Thursday, March 31, 2016

Relative Deprivation: Student Examples

By Mark Heintz

Over the summer, I read David and Goliath: Underdogs, Misfits, and the Art of Battling Giants by Malcolm Gladwell. One of the things that struck me was the concept of relative deprivation. Relative deprivation is when people compare themselves to others and feel they are inferior based on other's ability. I see this clearly in coaching running. Many students will not even come out to the sport because they can very visibly compare their mile time to other students. They do not see they can improve and therefore, do not come out for the sport.
 
I then read an article about using student work and examples to help students achieve.  You can read the overview of the article here.  The article contends that using only exemplary student examples can lead to very negative consequences.  I believe the student examples I have used led to negative consequences.  At first, I felt I was a good teacher because I used students examples.  I showed low, mid, and high examples.  However, I spent most of the time on the best examples.  I feel and students love to see what a 100% looks like.
  
The problem with the A, the best, and the 100%, is it is unrealistic.  One of the classes I teach is AP World.  The highest score a student can get on an essay is a nine.  I have been to the AP reading and I graded somewhere around one-thousand essays.  I graded only one nine.
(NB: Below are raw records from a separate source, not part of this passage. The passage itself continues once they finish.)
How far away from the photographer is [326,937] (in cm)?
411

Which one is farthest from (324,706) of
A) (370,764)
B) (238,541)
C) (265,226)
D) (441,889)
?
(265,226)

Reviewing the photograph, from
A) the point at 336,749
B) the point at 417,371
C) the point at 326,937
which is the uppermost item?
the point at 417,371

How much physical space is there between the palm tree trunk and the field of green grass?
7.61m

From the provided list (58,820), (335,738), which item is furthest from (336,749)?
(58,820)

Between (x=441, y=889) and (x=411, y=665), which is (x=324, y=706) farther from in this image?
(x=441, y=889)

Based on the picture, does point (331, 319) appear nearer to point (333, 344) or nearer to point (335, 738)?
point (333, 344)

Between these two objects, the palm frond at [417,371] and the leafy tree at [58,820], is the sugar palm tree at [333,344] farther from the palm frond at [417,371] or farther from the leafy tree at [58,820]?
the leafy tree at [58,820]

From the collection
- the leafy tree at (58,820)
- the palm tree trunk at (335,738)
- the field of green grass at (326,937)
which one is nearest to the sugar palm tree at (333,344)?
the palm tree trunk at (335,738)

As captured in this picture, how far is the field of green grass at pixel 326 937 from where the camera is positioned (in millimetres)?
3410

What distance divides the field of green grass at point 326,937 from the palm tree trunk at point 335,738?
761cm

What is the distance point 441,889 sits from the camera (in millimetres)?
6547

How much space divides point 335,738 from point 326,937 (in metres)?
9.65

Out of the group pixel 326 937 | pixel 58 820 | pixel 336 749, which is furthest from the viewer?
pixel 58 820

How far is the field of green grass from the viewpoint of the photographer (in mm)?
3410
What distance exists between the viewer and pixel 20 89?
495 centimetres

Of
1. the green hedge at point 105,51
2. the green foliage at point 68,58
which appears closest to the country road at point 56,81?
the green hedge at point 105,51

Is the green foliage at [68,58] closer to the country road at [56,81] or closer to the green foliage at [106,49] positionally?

One nine out of a thousand.  Furthermore, a student can get a five out of nine on the essays and still be on their way to getting the highest score on the AP exam.  

It is hard to be perfect.  I think it is harder to show kids an essay at their ability that is below the best and be okay with it. Sometimes it feels we are lowering the bar.  Last year in AP, I showed more of the five out of nine essays and my scores went up.  Kids were not confused or looking at an unobtainable writing sample.  

One of the best changes the Human Geography PLT made this semester was norming the average writing.  It took time and discussions about what we thought the average student's writing should be. We started with the average and worked up.  The result is being able to show more student samples at the average level. The process helped me guide students to better writing and meet them where they are.